_Texto del documento_
^^^^^^^^^^^^^^^^
Si podés, que sea reciclable y con entrega exprés. Y si te queda fácil, camuflala en tubos de “crema de rosas”, para que llegue a ese nuevo nicho de mercado tan claramente segmentado en los últimos meses.
3) Cambiá el discurso de odio por un “espíritu institucional”. Que la gente entienda que “instituciones” no es una mala palabra. Y que gobernar no es un concurso de popularidad, ni una guerra de hashtags.
4) Regalá memoria. Sin USB, sin RAM: memoria ciudadana. Para que no nos vendan el mismo cuento cada cuatro años con portada nueva… y el mismo final triste.
5) Y ya que estamos… te pido por Laura Fernández. Santa, yo sé que uno no debería juzgar a nadie por un solo día… pero, díay: cuando el día es el debate del TSE y el país entero te está viendo, por lo menos hay que llegar con algo más que frases de calendario.
Porque lo de Laura en el debate no fue un tropiezo: fue un tutorial en vivo de cómo convertir minutos de pantalla en una fábrica de memes. Y cuando las redes explotan, no es precisamente por admiración patriótica, sino por esa mezcla explosiva de datos inexactos, respuestas evasivas y ese tono de: “Yo tengo la razón porque sí”.
^^^^^^^^^^^^^^^^
_Datos_

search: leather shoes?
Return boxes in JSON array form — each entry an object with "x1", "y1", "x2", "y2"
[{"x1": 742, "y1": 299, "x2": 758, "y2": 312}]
^^^^^^^^^^^^^^^^
_Objetivo del ejercicio_
Edita el fragmento del texto de los pedidos a Santa que empieza en "4) Regalá memoria." y termina en "frases de calendario.", y cambia "cuento" por "relato".

_Solución del ejercicio_
4) Regalá memoria. Sin USB, sin RAM: memoria ciudadana. Para que no nos vendan el mismo relato cada cuatro años con portada nueva… y el mismo final triste.
5) Y ya que estamos… te pido por Laura Fernández. Santa, yo sé que uno no debería juzgar a nadie por un solo día… pero, díay: cuando el día es el debate del TSE y el país entero te está viendo, por lo menos hay que llegar con algo más que frases de calendario.